What is the Runners High?
The runners high is hard to pinpoint. Scientist will tell us about endorphins and endocrine secretions. Psychologists about risk and reward and coaches about the pain and the gains. But I don't think anyone can really know about the runners high except for a runner. I guess it is a personal experience which is why it is hard to explain. When we run we forget our troubles. The freedom of the open sky, the fresh air in our lungs, the momentum in our hearts. It fills our being and is beyond science.
"It’s about what you have in your core," said running legend Robert De Castella about the marathon, which he can complete in an outstanding 2:08. "You have run all the strength, all the superficial fitness out of yourself, and it really comes down to what’s left inside you. To be able to draw deep and pull something out of yourself is one of the most tremendous things." De Castella's runners high sounds painful. So does Helsinki Olympic marathon champion Emil Zatopek's. "I was unable to walk for a whole week after that, so much did the race take out of me. But it was the most pleasant exhaustion I have ever known."
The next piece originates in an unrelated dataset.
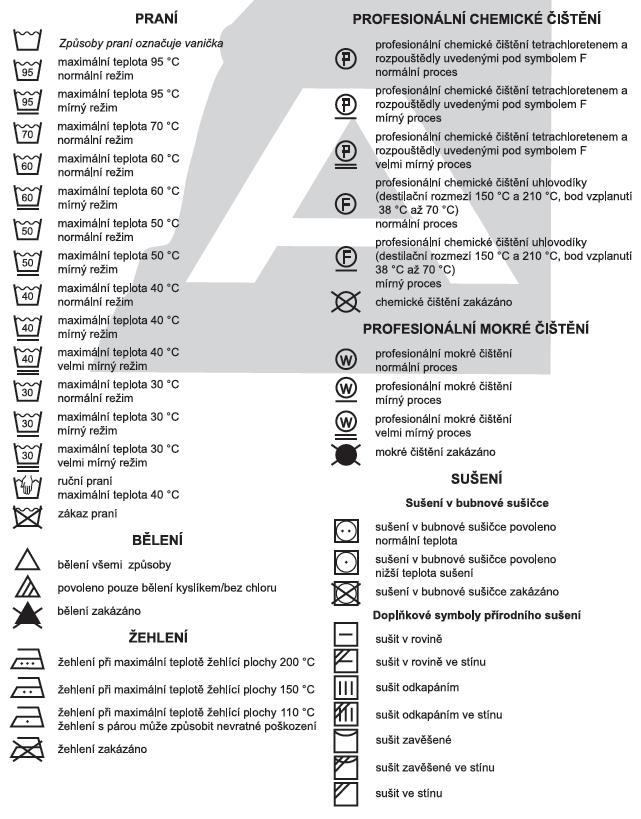 Symboly pro údržbu materiálů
Is the runners high that feeling of exhaustion after running faster or further than you have before? Wiping the sweat from our brow after a lung busting training session? Coming back from a pack run with friends? Putting through an entire load of washing of just running gear that takes up the entire clothes line? Jogging through a majestic forrest? Or that feeling of accomplishment when you finally manage to head out the door for a run when your mind and body really want to indulge in a sleep in.
Running is a journey. When we run we are all proceeding. Fast,slow, jogging, sprinting. It doesn't matter. Maybe the runners high is a quest or when we run we are travelling to the runners high. "There is only one perfect road," offered running guru Sri Chinmoy,"And that road is ahead of you, always ahead of you." After 15 years of running hopefully the runners high is coming to me!